ELGIN — Three days of the Elgin area celebrating the legacy of Martin Luther King Jr. began Saturday with a two-hour breakfast of prayers, performances, speeches and honors, attended by a sold-out crowd of 250 at Elgin Community College.

The 29th Dr. Martin Luther King Jr. Prayer Breakfast was organized by the Elgin Human Rights Commission and emceed by De’Andre Shanice Johnson of Second Baptist Church. The crowd included many city and school officials, state legislators and charity activists. About two-thirds of those attending were African-Americans.

The keynote speaker was Keiyairra Calvin, a 20-year-old black Elginite who graduated from ECC just last month and plans to go into business management.

◆ ROWS:

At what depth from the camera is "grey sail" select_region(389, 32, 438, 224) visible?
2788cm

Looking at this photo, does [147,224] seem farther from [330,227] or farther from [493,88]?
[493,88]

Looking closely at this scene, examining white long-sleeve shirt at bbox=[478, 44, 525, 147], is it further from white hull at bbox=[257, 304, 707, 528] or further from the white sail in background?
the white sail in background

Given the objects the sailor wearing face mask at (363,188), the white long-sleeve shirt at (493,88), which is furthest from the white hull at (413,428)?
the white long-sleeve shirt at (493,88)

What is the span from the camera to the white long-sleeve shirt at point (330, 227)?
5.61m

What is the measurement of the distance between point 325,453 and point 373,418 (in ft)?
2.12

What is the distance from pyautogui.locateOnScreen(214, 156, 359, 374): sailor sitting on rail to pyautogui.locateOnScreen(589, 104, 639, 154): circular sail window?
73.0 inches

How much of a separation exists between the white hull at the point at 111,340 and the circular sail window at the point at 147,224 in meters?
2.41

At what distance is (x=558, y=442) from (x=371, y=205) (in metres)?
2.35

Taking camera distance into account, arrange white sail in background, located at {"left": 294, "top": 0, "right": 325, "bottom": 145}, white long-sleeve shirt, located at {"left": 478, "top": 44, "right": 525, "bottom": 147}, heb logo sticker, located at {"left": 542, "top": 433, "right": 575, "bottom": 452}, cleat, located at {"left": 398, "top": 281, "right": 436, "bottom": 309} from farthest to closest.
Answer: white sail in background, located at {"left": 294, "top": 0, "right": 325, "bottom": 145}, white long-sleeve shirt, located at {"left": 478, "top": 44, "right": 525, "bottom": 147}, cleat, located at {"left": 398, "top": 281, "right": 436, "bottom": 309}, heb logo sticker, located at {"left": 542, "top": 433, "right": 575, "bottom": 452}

◆ TO DO:
**A)** In the excerpt about the Elgin prayer breakfast, which organization organized the event?
**B)** Translate this sentence from the excerpt about the Elgin prayer breakfast into Spanish: "About two-thirds of those attending were African-Americans."

◆ THE RESPONSES:
**A)** The Elgin Human Rights Commission

**B)** Aproximadamente dos tercios de los asistentes eran afroamericanos.